What the exercise asks:
Would you repeat the data below exactly, taking out the images?
Top of Material supplied
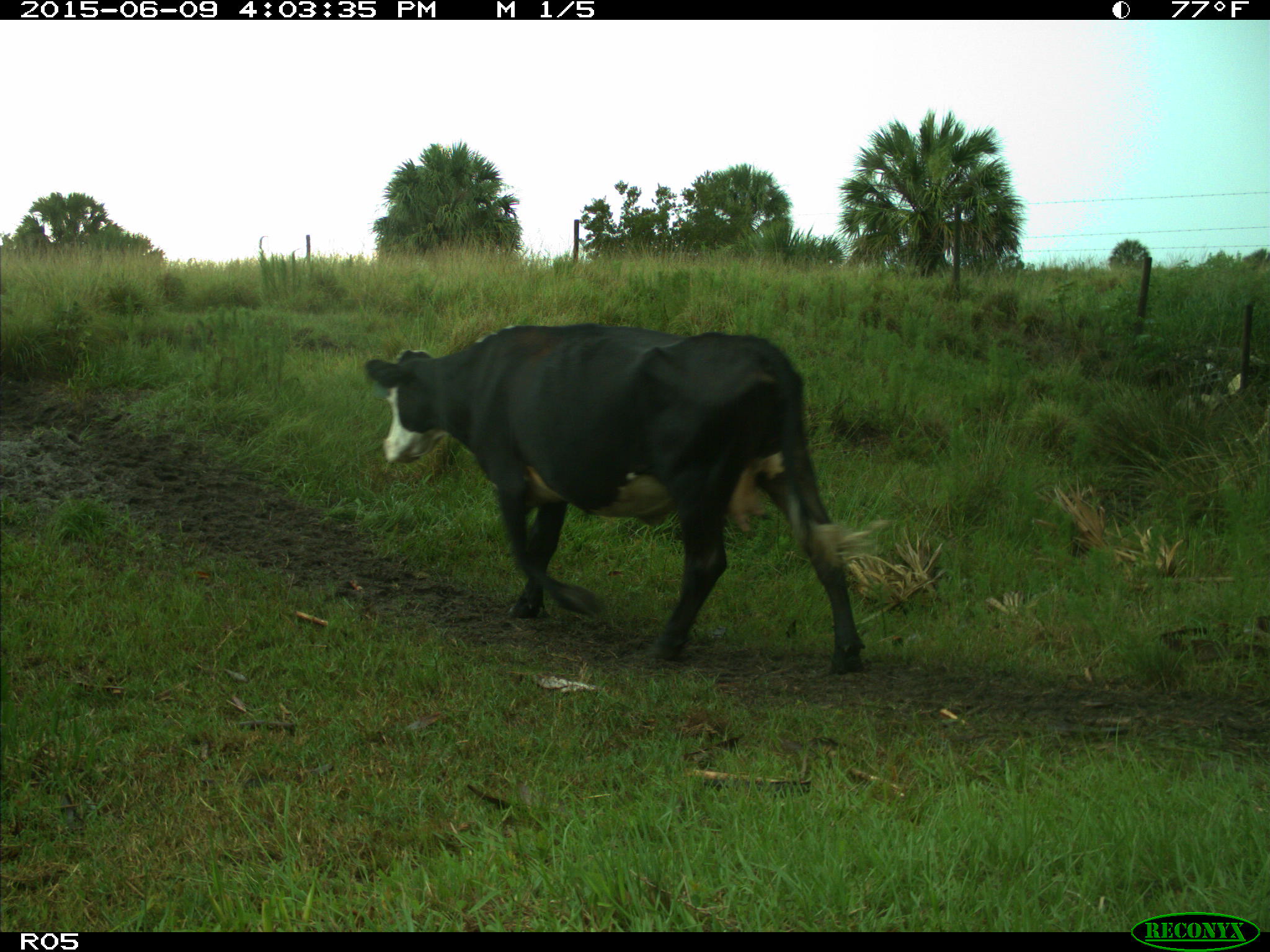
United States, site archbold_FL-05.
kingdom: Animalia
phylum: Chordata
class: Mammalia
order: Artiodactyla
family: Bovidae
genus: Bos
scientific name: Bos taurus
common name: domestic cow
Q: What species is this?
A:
Bottom of Material supplied
Exercise result:
United States, site archbold_FL-05.
kingdom: Animalia
phylum: Chordata
class: Mammalia
order: Artiodactyla
family: Bovidae
genus: Bos
scientific name: Bos taurus
common name: domestic cow
Q: What species is this?
A:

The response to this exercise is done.